Betekenisvol zijn voor de regio: het is een missie die zelden ontbreekt in de beleidsplannen en visiedocumenten van hoger-onderwijsinstelling. De term ‘impact’ wordt vaak met betrekking tot onderzoek genoemd, maar soms merkt men op dat het uiteindelijk vooral de studenten zijn door wie hogescholen en universiteiten impact maken. Is dat de maatstaf, dan plukken vooral de Randstad en steden met een hoger-onderwijsinstellingen de vruchten.  

21-jarigen ho-studenten en dertigers met een ho-diploma concentreren zich rond grote steden zoals Amsterdam en Utrecht, maar evenzeer in Noord-Brabant (dat meerdere hogescholen en universiteiten telt), Zuid-Limburg (nabij Maastricht), Enschede, Nijmegen en de stad Groningen.
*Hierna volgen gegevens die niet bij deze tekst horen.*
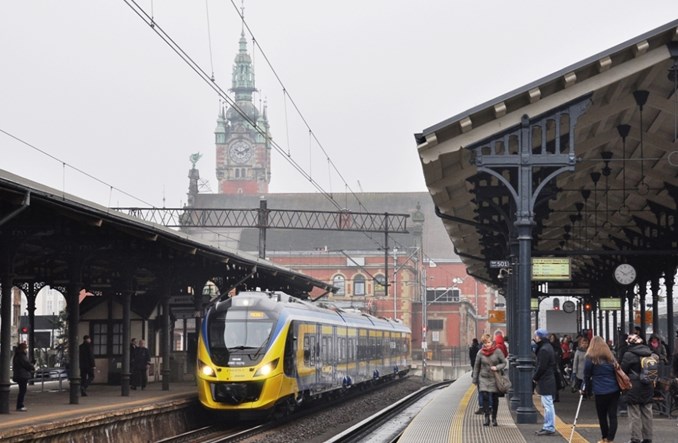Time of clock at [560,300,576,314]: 9:12
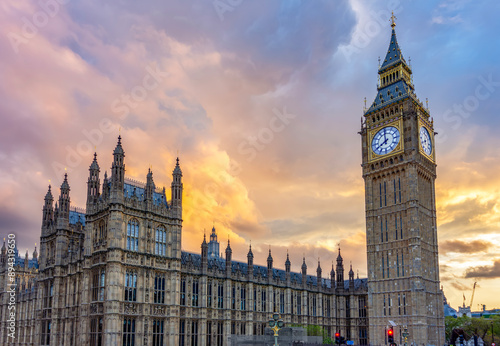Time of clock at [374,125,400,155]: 7:59
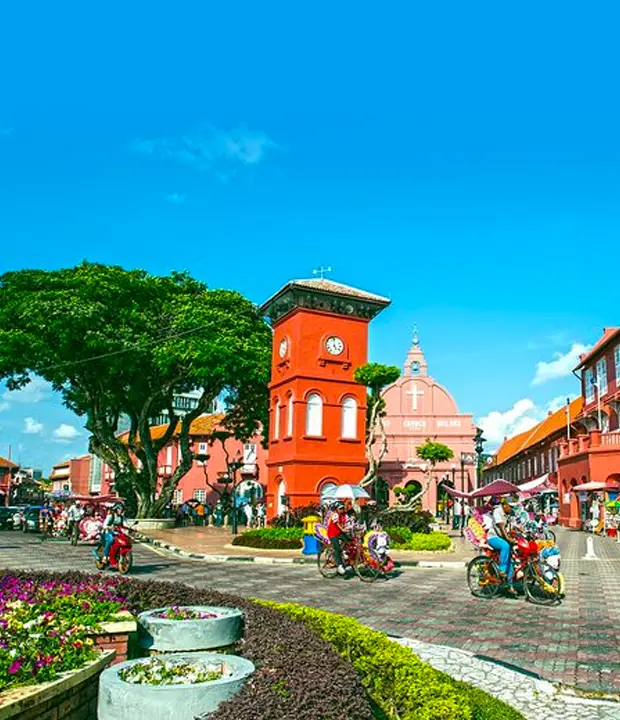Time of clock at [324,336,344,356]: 4:59
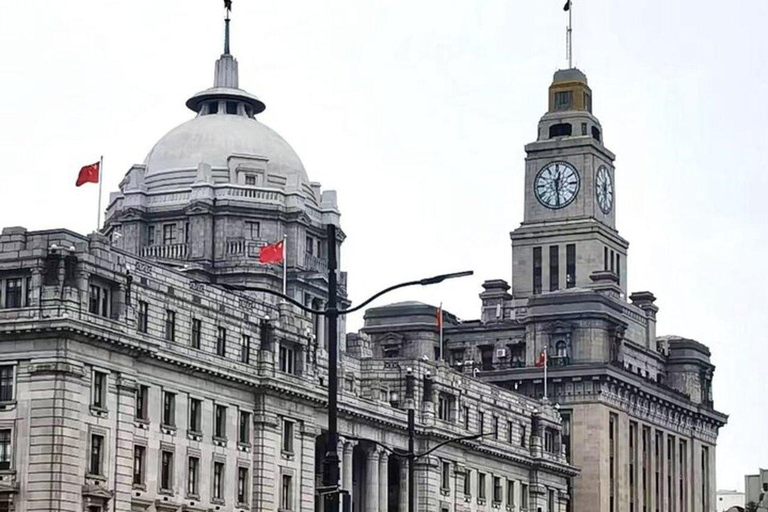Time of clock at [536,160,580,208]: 12:28
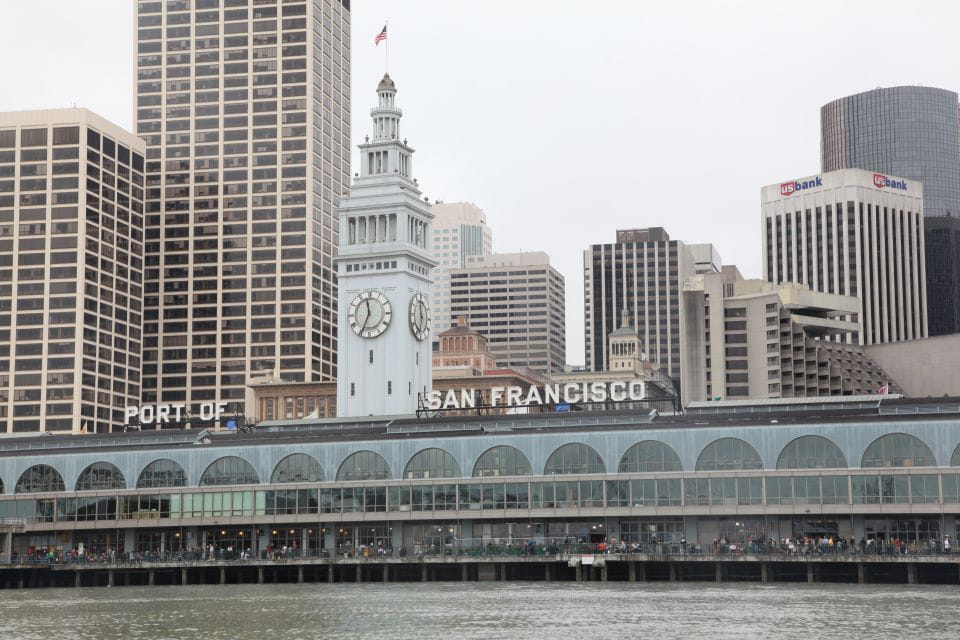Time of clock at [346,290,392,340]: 11:34
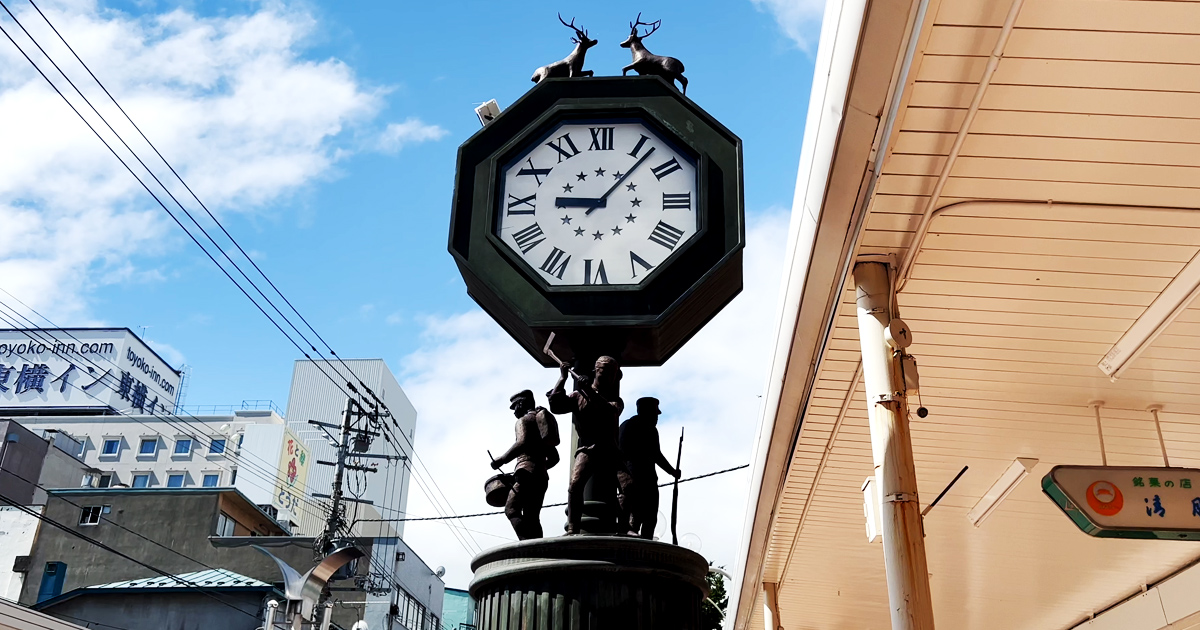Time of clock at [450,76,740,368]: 9:07
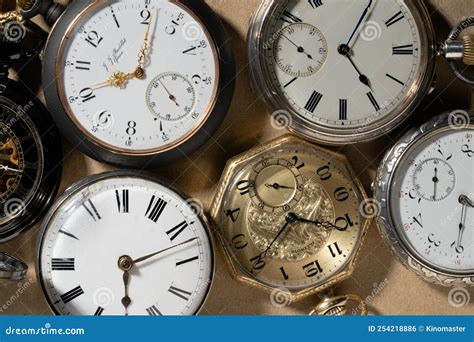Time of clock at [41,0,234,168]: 8:01
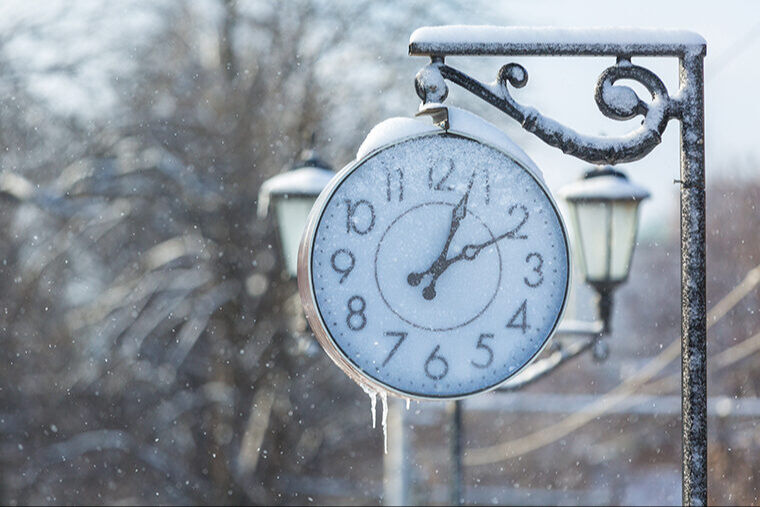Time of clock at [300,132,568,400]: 2:03
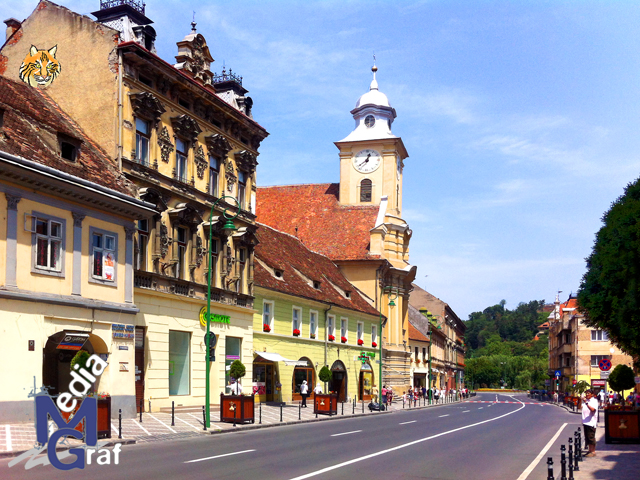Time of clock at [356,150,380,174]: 12:38
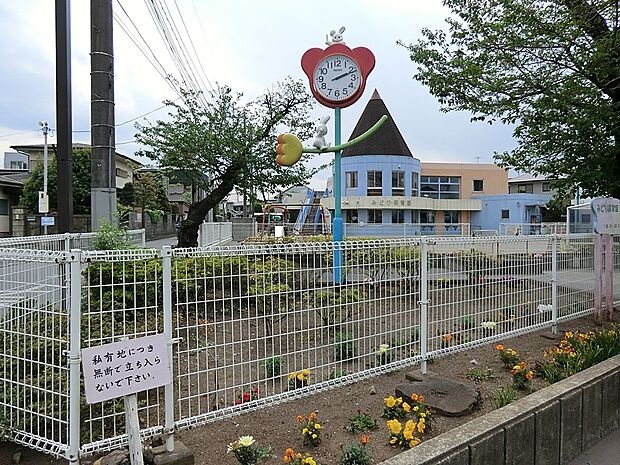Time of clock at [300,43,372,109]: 2:11
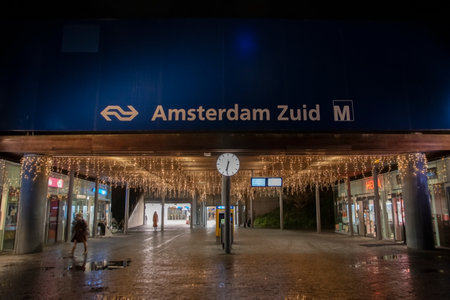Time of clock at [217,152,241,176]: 6:31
In de zogeheten Biblebelt, die vanuit Zeeland langs de rivieren via de Veluwe naar boven loopt, wonen juist relatief weinig jonge hoger-opgeleiden. Hetzelfde geldt voor de provincies Drenthe, Friesland en Groningen.  
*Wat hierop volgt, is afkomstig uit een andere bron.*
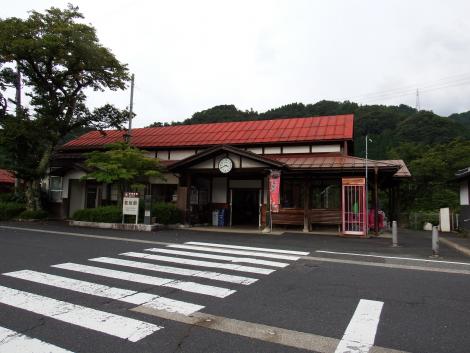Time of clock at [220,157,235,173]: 3:41
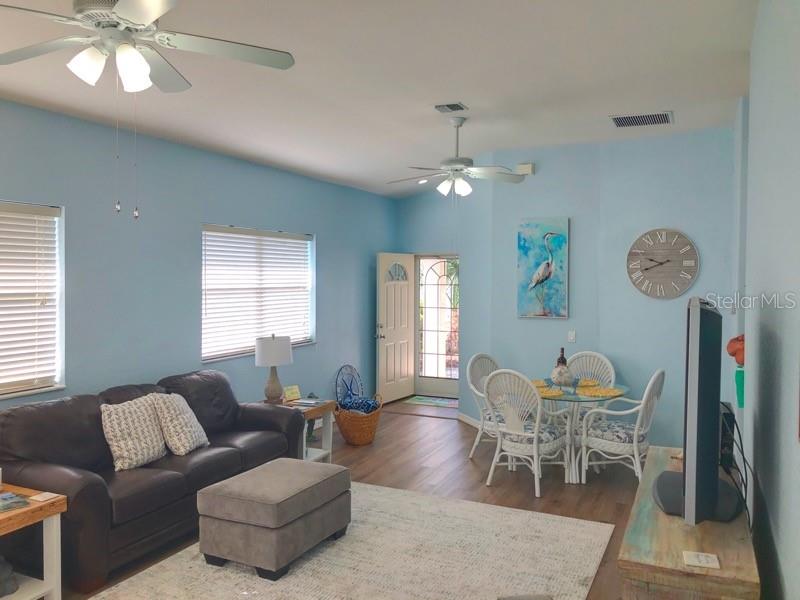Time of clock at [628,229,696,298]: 9:41
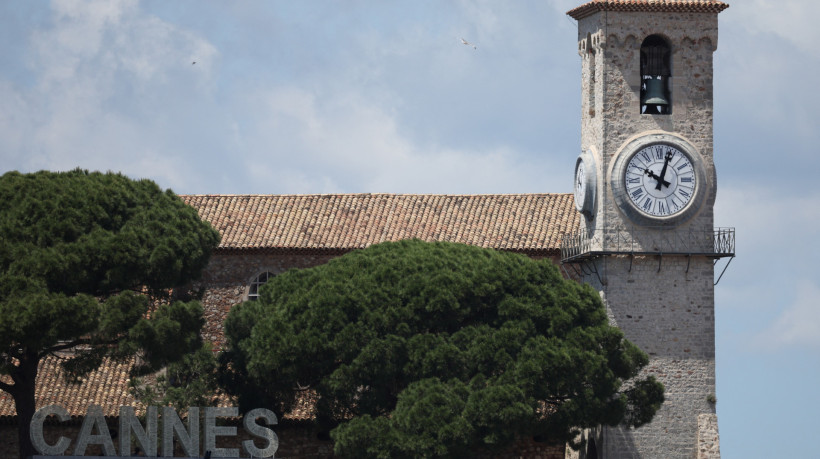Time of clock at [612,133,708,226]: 10:03
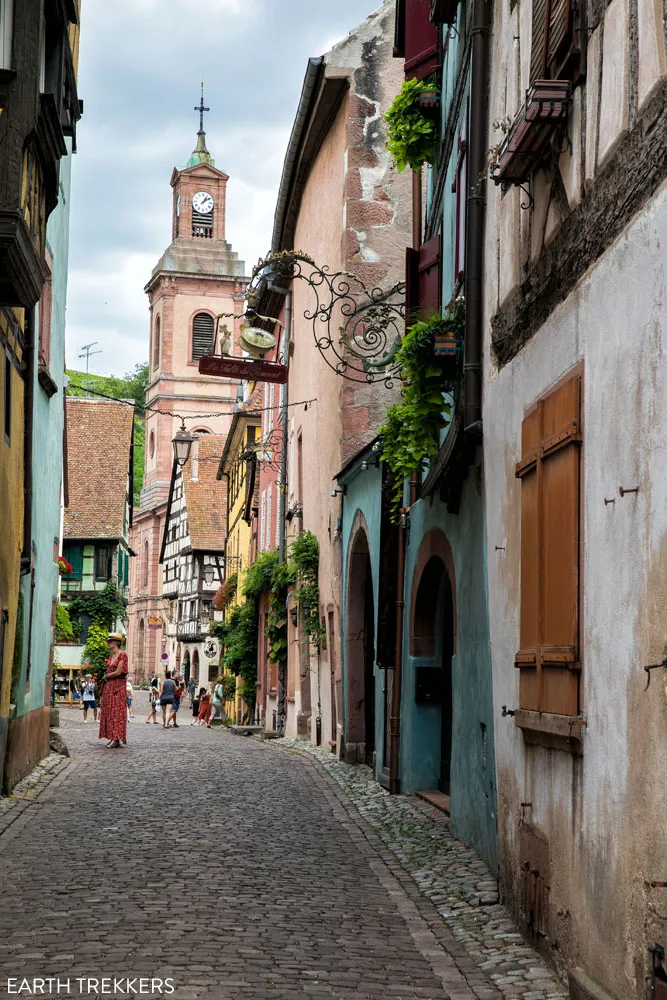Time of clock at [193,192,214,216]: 1:09
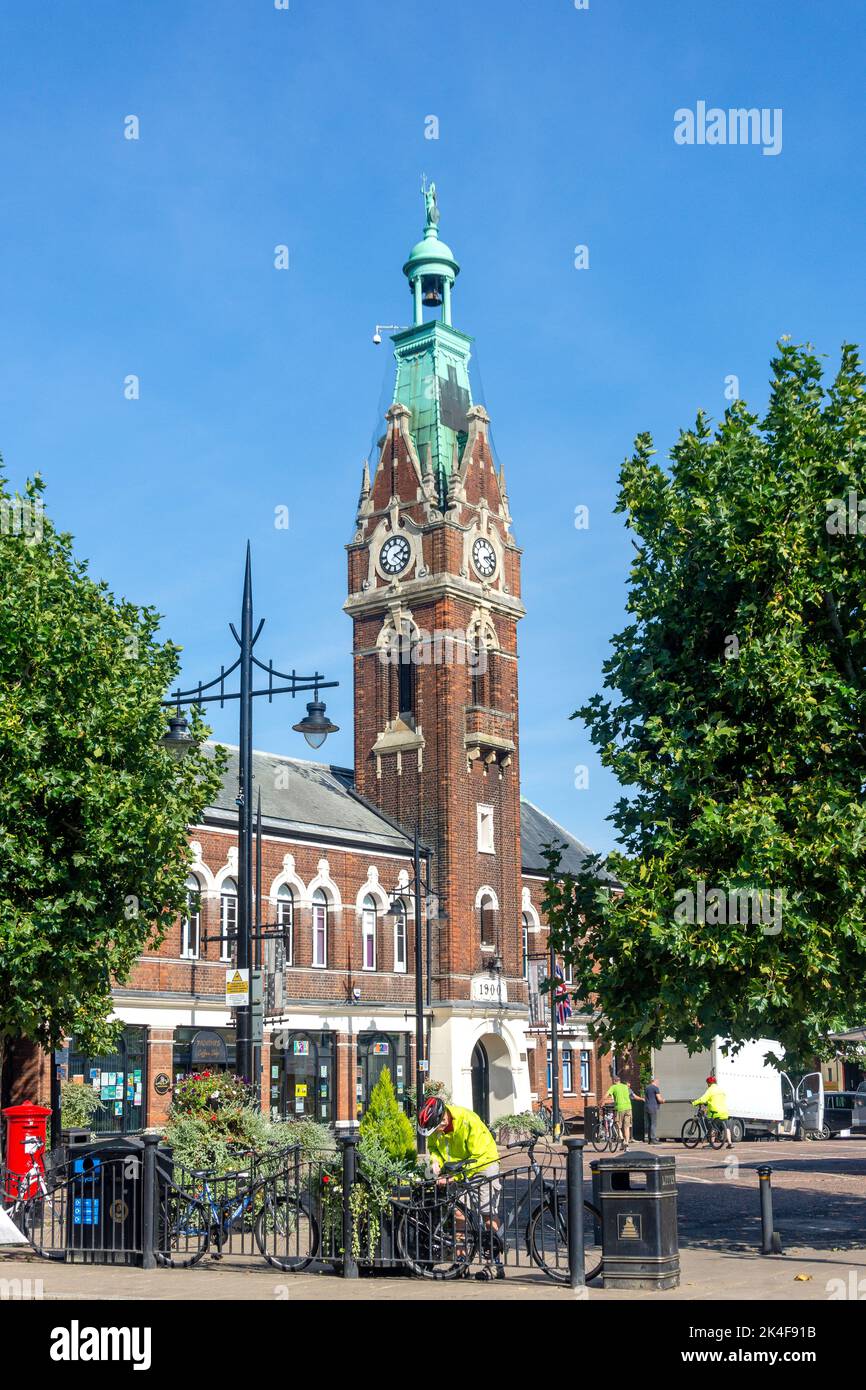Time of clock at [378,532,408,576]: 2:21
Dit alles blijkt uit een Kansenkaart die is ontwikkeld door Helen Lam, Matthijs Jansen, Coen van de Kraats, Bastian Ravesteijn (allen Erasmus Universiteit) en Erik-Jan van Kesteren (Universiteit Utrecht). Zij gebruiken daartoe cijfers van het CBS. In dit artikel kijken we naar twee sets aan gegevens: het percentage dertigers met een hbo- of universitair diploma in 2018 en het percentage van 21-jarigen dat een hbo- of universitaire opleiding heeft gevolgd tussen 2015 en 2020. 

Dertigjarige met migratieachtergrond minder vaak hoogopgeleid 

De cijfers tonen een groot verschil tussen Nederlanders zonder migratieachtergrond en Nederlanders met een niet-westerse migratieachtergrond. Die laatste groep heeft veel minder vaak hoger onderwijs genoten – zowel waar het de dertigers als de 21-jarigen betreft. Zo had 41 procent van de Amsterdamse dertigjarigen zonder migratieachtergrond in 2018 een ho-diploma. Onder hun leeftijdsgenoten met een niet-westerse migratieachtergrond was dat slechts 31,1 procent – zo’n tien procentpunt minder. 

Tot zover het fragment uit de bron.